[SystemZ] Use BRCT and BRCTG to eliminate add-&-compare sequences

This patch just uses a peephole test for "add; compare; branch" sequences
within a single block.  The IR optimizers already convert loops to
decrement-and-branch-on-nonzero form in some cases, so even this
simplistic test triggers many times during a clang bootstrap and
projects/test-suite run.  It looks like there are still cases where we
need to more strongly prefer branches on nonzero though.  E.g.

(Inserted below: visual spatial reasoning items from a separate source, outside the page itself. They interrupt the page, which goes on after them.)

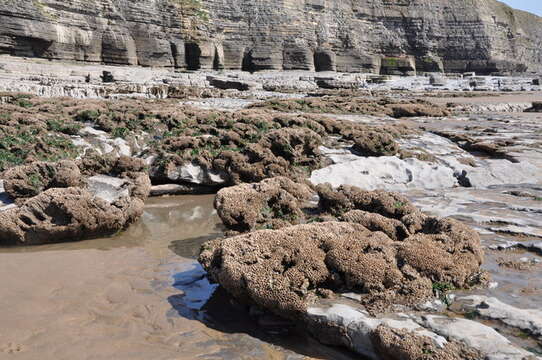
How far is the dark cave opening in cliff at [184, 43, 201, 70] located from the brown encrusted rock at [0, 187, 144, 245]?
35.3m

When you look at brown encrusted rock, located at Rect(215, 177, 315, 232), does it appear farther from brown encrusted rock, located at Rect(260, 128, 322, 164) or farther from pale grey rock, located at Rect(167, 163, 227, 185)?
brown encrusted rock, located at Rect(260, 128, 322, 164)

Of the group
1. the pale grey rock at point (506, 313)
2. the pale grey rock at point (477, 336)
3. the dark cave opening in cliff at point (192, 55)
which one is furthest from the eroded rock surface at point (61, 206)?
the dark cave opening in cliff at point (192, 55)

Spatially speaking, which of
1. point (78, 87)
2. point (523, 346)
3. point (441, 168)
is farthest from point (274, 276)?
point (78, 87)

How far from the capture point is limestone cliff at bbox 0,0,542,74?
3309 cm

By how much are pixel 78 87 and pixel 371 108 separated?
15609 mm

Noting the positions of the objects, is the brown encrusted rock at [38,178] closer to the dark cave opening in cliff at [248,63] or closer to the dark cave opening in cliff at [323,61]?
the dark cave opening in cliff at [248,63]

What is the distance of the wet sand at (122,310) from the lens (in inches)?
136

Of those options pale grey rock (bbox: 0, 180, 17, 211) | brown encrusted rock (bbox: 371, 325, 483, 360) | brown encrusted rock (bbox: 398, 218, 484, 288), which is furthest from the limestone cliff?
brown encrusted rock (bbox: 371, 325, 483, 360)

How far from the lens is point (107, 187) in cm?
775

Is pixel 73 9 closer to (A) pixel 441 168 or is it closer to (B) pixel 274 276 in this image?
(A) pixel 441 168

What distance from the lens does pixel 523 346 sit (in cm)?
314

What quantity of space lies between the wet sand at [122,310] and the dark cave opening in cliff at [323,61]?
146 ft

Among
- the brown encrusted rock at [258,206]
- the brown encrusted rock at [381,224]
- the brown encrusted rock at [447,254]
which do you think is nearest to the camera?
the brown encrusted rock at [447,254]

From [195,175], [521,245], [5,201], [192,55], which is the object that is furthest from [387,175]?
[192,55]
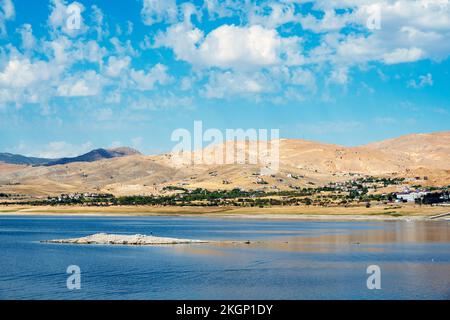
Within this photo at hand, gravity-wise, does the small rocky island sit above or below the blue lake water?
above

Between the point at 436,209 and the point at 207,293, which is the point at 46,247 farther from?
the point at 436,209

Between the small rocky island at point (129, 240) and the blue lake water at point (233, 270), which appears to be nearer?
the blue lake water at point (233, 270)

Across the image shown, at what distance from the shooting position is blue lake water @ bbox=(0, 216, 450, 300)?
53969mm

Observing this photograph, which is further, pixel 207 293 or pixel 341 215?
pixel 341 215

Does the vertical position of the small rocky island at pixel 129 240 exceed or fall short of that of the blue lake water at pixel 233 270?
it exceeds it

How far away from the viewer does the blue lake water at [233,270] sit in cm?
5397

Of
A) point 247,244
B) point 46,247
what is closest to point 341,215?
point 247,244

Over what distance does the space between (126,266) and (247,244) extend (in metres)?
27.9

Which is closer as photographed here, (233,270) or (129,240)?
(233,270)

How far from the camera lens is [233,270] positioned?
6644cm

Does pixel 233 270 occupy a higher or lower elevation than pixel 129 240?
lower

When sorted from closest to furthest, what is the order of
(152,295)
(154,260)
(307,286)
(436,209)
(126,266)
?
(152,295)
(307,286)
(126,266)
(154,260)
(436,209)
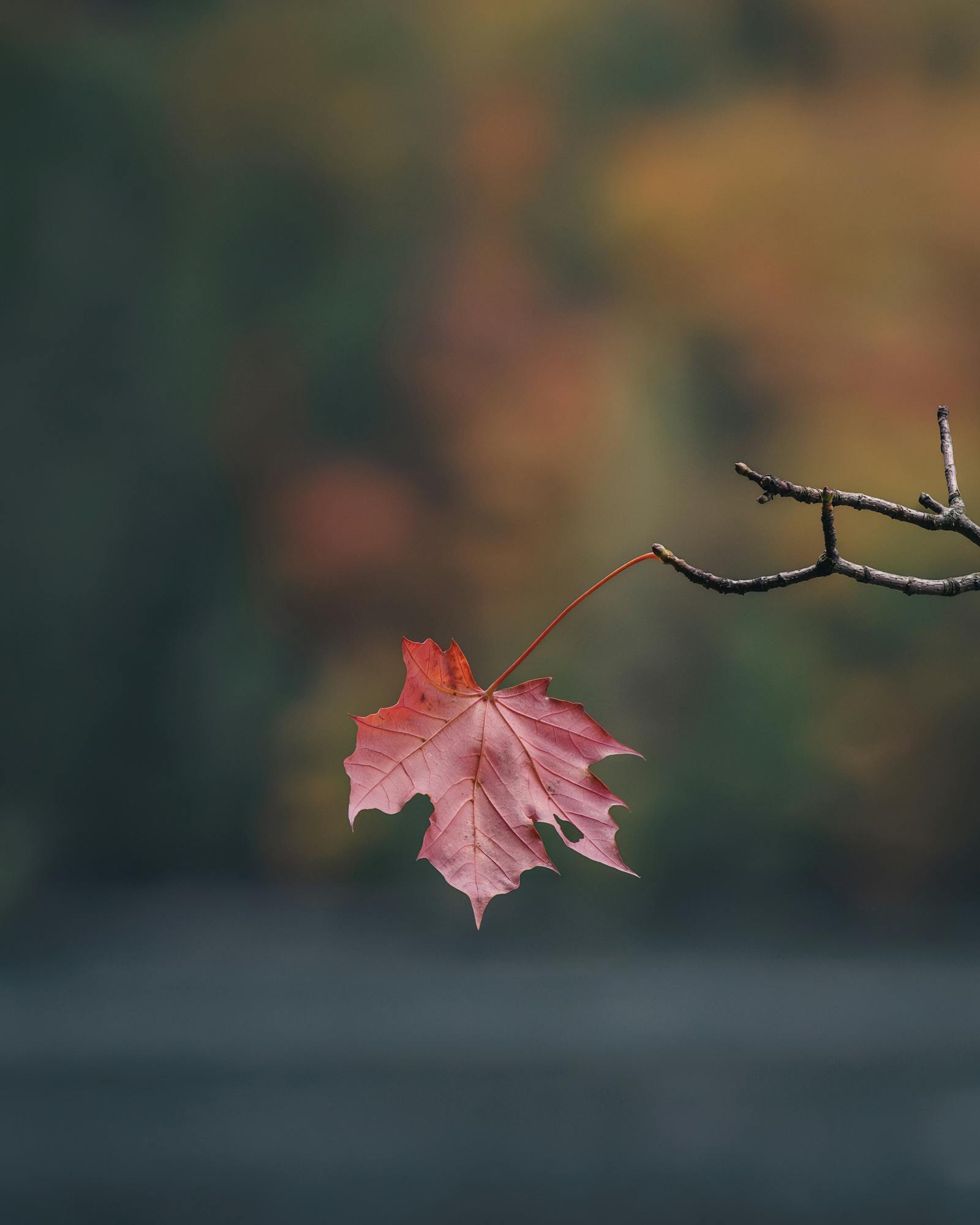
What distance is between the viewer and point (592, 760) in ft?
1.98

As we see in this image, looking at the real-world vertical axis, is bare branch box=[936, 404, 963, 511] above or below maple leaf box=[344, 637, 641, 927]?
above

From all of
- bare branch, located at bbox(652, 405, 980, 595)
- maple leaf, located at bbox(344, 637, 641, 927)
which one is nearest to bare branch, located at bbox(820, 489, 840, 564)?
bare branch, located at bbox(652, 405, 980, 595)

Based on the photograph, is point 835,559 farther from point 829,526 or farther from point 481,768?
point 481,768

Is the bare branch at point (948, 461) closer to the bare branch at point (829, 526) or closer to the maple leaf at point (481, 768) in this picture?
the bare branch at point (829, 526)

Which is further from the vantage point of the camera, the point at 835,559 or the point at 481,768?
the point at 481,768

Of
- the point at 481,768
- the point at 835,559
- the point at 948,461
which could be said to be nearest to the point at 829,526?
the point at 835,559

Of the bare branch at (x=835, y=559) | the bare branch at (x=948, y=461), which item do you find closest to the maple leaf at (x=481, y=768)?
the bare branch at (x=835, y=559)

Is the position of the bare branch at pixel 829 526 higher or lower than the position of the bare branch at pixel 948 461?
lower

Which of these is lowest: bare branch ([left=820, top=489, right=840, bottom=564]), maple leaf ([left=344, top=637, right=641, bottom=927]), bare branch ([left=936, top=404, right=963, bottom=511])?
maple leaf ([left=344, top=637, right=641, bottom=927])

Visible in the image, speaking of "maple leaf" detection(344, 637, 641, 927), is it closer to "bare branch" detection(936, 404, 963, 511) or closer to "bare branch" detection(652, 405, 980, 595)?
"bare branch" detection(652, 405, 980, 595)

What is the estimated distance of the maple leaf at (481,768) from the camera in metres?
0.56

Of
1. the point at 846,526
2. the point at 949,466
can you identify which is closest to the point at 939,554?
the point at 846,526

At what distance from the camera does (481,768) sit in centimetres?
60

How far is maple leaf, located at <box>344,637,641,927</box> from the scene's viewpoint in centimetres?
56
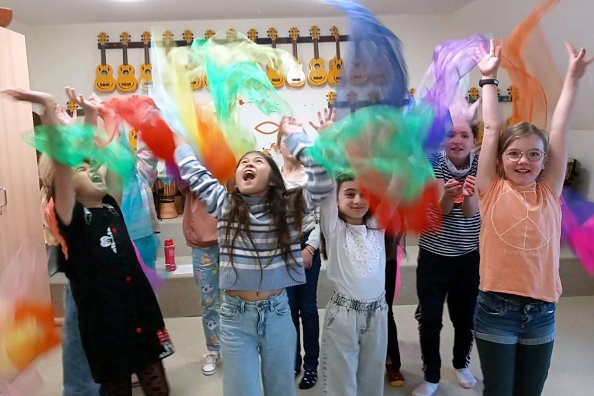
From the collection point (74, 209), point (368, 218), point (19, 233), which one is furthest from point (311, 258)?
point (19, 233)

I saw a
case where a loop that started out with a check for 0 ended up with a
check for -1.  I'll try to look at that sometime.

I ended up adding the Reference class because MachineInstr::readsRegister()

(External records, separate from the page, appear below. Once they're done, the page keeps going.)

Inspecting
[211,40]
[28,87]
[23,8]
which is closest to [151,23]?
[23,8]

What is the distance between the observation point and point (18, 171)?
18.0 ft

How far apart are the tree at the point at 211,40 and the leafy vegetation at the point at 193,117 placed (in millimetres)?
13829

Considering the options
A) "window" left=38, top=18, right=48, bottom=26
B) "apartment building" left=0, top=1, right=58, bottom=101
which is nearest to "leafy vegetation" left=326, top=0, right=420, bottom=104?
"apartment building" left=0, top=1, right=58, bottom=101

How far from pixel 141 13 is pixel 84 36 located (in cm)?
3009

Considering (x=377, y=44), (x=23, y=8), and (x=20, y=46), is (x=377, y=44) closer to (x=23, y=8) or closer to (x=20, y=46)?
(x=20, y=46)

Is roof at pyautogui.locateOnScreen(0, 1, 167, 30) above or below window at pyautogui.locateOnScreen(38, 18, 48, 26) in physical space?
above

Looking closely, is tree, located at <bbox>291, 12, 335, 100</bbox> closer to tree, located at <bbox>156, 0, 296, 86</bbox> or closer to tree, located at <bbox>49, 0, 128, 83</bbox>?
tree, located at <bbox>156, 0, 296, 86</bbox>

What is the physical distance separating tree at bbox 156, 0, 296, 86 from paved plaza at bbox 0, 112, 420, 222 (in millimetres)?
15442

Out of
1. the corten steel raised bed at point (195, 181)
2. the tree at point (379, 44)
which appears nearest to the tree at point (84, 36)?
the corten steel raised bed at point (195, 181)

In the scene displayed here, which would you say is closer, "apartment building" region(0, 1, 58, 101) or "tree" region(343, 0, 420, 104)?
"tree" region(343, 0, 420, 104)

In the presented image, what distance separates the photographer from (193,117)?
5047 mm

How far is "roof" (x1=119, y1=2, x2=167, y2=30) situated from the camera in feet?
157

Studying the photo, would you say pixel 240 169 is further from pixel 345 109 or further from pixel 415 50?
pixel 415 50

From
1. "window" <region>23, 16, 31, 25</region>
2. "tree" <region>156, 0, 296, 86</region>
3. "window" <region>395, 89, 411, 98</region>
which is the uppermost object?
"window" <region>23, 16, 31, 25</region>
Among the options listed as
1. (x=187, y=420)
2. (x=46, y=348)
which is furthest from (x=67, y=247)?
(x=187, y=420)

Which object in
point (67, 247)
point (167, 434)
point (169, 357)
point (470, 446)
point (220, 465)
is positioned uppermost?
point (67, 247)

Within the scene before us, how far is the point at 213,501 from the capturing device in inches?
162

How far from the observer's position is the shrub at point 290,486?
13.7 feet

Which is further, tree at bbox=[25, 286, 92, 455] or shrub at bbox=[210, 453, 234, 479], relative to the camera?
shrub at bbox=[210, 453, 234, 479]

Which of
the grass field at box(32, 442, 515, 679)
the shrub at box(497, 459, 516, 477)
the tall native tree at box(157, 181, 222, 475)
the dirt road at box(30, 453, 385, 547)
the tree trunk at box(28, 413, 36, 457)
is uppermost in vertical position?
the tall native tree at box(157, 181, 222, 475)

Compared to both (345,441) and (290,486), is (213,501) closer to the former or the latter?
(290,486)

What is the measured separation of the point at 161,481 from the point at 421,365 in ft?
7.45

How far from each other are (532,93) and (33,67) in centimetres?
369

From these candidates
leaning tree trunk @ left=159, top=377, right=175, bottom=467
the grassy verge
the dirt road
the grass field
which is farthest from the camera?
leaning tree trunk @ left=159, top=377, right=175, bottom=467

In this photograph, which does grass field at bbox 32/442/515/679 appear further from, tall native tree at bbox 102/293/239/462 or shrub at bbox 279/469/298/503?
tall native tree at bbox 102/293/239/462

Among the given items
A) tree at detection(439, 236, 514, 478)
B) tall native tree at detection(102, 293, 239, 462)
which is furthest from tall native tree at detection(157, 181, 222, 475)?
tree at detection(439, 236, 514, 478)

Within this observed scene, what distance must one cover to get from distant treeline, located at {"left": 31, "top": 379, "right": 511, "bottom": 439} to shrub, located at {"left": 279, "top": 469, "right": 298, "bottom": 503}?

doesn't check for subregisters (by design, as far as I could tell).

llvm-svn: 187723
diff --git a/llvm/lib/Target/SystemZ/SystemZElimCompare.cpp b/llvm/lib/Target/SystemZ/SystemZElimCompare.cpp
index bcdc5b7..07afc86ac 100644
--- a/llvm/lib/Target/SystemZ/SystemZElimCompare.cpp
+++ b/llvm/lib/Target/SystemZ/SystemZElimCompare.cpp
@@ -28,10 +28,38 @@
 
 using namespace llvm;
 
+STATISTIC(BranchOnCounts, "Number of branch-on-count instructions");
 STATISTIC(EliminatedComparisons, "Number of eliminated comparisons");
 STATISTIC(FusedComparisons, "Number of fused compare-and-branch instructions");
 
 namespace {
+  // Represents the references to a particular register in one or more
+  // instructions.
+  struct Reference {
+    Reference()
+      : Def(false), Use(false), IndirectDef(false), IndirectUse(false) {}
+
+    Reference &operator|=(const Reference &Other) {
+      Def |= Other.Def;
+      IndirectDef |= Other.IndirectDef;
+      Use |= Other.Use;
+      IndirectUse |= Other.IndirectUse;
+      return *this;
+    }
+
+    operator bool() const { return Def || Use; }
+
+    // True if the register is defined or used in some form, either directly or
+    // via a sub- or super-register.
+    bool Def;
+    bool Use;
+
+    // True if the register is defined or used indirectly, by a sub- or
+    // super-register.
+    bool IndirectDef;
+    bool IndirectUse;
+  };
+
   class SystemZElimCompare : public MachineFunctionPass {
   public:
     static char ID;
@@ -46,6 +74,9 @@
     bool runOnMachineFunction(MachineFunction &F);
 
   private:
+    Reference getRegReferences(MachineInstr *MI, unsigned Reg);
+    bool convertToBRCT(MachineInstr *MI, MachineInstr *Compare,
+                       SmallVectorImpl<MachineInstr *> &CCUsers);
     bool convertToLoadAndTest(MachineInstr *MI);
     bool adjustCCMasksForInstr(MachineInstr *MI, MachineInstr *Compare,
                                SmallVectorImpl<MachineInstr *> &CCUsers);
@@ -99,6 +130,80 @@
   return false;
 }
 
+// Describe the references to Reg in MI, including sub- and super-registers.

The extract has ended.